Adam Frisby

Archive for the ‘performance’ tag

The Imaginary 45K Wall

with 8 comments

Kohala (the SimHost region on OSgrid)

I see on a fairly regularly basis reports that OpenSim supports 45,000 prims versus Second LifeĀ®’s 15,000. It’s rubbish; but it comes from a somewhat logical source. The viewer itself will not display more than 45,000 objects in the ‘prims parcel supports’ field. There’s no technical reason for it – it just clamps the value (and I’m not entirely sure why). If OpenSim is set to unlimited prims (or 99,999,999), the viewer will show it as ‘Supports 45,000 Prims’ and not what it really is (’Supports “99,999,999″ prims’).

But, you can go well above that boundary. Some of Shenlei’s Leviathan builds are now breaking the 160,000 primitive count mark (and I have no doubt she intends to push it further!), but those builds are incredibly intensive on other aspects of the system, particularly memory usage. Primitive counts as a resource delimiter have never been accurate as far as underlying consumption goes; how they evolved goes straight back to when SL was still a MMORPG with nifty building tools (circa 2002-2004).

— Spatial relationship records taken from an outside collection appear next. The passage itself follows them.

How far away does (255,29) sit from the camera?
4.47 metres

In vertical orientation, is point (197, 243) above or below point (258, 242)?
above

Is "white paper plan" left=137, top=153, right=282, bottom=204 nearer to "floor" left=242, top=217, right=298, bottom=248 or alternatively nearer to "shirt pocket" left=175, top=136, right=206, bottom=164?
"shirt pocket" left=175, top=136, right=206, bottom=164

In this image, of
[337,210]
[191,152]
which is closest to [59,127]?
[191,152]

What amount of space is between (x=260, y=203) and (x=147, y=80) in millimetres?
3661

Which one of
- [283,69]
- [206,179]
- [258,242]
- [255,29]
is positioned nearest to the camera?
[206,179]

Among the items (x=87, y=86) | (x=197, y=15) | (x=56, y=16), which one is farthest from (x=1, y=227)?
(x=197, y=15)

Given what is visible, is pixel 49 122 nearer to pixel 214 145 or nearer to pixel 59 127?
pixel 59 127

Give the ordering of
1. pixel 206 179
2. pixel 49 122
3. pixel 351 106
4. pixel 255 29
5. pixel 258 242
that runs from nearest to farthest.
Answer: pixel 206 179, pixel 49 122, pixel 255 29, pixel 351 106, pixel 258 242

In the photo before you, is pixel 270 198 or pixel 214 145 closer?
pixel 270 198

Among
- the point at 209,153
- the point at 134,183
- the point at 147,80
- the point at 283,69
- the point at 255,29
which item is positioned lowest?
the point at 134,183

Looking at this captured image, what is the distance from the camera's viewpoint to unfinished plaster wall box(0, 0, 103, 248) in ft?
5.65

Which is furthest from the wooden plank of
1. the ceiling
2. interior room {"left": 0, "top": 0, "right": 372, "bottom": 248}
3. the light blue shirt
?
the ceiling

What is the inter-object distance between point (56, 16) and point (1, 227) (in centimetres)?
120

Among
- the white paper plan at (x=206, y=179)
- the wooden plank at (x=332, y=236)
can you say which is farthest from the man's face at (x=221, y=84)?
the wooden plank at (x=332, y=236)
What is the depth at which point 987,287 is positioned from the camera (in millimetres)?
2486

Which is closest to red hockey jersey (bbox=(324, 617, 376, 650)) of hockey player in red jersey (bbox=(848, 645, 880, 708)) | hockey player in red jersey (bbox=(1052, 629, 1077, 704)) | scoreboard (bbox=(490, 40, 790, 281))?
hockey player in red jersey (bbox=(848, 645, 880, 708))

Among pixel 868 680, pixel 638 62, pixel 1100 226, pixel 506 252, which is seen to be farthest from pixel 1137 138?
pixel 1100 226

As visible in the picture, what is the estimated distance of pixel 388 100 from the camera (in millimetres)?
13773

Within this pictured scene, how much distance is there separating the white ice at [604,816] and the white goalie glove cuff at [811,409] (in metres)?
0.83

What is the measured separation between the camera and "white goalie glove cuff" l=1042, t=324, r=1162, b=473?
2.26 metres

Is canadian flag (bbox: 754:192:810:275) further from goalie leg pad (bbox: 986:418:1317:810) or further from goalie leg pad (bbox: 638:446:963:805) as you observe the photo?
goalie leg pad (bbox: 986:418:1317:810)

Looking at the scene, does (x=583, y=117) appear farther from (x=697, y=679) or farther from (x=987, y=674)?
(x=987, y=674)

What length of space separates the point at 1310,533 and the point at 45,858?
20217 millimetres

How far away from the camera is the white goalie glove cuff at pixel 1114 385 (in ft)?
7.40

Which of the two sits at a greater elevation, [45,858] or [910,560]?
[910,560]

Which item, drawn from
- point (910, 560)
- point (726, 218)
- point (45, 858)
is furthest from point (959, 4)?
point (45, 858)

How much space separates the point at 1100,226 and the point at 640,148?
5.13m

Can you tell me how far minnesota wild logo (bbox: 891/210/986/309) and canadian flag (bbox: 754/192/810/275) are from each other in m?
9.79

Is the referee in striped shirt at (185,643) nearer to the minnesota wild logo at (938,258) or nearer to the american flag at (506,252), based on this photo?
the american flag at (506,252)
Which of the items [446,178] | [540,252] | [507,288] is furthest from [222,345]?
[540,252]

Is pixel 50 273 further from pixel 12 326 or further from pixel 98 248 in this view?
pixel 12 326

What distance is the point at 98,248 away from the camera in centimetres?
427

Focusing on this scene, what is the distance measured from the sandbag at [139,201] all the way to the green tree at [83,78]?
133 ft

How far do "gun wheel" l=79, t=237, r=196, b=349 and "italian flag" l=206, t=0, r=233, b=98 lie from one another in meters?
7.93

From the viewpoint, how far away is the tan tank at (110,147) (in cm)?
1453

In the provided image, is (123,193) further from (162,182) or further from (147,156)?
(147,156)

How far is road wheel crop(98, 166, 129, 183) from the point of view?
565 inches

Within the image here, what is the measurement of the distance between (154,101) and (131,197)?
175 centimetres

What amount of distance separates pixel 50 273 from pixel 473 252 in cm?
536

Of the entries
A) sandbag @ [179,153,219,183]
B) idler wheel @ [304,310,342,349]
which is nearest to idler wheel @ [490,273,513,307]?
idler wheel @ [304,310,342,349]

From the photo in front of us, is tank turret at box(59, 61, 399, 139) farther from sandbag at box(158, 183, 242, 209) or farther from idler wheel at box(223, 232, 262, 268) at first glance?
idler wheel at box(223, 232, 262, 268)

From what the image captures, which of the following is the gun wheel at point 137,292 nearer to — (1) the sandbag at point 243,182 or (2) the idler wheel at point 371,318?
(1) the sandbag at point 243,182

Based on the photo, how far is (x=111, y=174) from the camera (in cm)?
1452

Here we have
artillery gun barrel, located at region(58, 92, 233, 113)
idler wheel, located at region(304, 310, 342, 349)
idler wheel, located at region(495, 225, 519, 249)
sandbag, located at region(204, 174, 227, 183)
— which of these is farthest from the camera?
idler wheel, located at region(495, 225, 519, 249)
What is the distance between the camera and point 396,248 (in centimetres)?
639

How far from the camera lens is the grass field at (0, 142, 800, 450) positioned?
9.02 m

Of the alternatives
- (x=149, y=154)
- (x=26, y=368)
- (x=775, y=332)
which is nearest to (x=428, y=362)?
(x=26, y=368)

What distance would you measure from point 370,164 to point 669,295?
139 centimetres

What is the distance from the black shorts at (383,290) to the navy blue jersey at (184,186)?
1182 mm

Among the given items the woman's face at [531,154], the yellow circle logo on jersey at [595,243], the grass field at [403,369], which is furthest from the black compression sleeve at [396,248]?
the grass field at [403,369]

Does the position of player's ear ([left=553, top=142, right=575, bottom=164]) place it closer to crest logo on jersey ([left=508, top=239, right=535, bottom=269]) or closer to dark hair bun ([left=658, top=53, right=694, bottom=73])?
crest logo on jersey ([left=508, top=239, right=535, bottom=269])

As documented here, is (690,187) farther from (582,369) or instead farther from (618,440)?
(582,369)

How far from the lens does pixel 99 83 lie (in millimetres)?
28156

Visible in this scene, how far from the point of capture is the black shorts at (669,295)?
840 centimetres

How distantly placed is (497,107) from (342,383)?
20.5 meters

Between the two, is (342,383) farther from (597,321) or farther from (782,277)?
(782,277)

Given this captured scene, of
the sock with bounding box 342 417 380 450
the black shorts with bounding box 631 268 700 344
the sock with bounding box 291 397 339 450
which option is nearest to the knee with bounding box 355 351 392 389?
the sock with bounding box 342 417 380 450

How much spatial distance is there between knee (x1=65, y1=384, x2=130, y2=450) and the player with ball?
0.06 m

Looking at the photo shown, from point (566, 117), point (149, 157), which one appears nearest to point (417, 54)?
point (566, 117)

This is evident in SL – certain scripts cause “lag”, popular clubs can block other users from accessing the region (by eating up the whole max avatar count) – neither of these is factored into the current resource limits. This is applicable in OpenSim too – an unscripted region will behave better than a scripted one, an empty region will have uptimes measured in months, a popular one in days (or hours).

So, with this entry I aim to do two things – first dispell the myth that OpenSim supports 45K primitives. That is incorrect – OpenSim supports whatever you tell it to handle, whether it behaves is up to the underlying consumption required for your build, and what you are hosting it on. And second – clarify where the limits really are, and how you can optimise them.

With SimHost, we needed to give a number to our potential customers that is indicative of their usage, in a manner that can be understood like prim counts, but reflects the actual capacity used. We decided to go with RAM usage – this is because memory is the primary requirement of the OpenSim software. The amount of memory a region needs is pretty much directly proportional to all the other requirements (scripts need a roughly equal amount of memory as CPU, so do avatars, prims, etc.). There are other limits too – network bandwidth, processor usage, etc. All of these can become a bottleneck depending on the design of a region.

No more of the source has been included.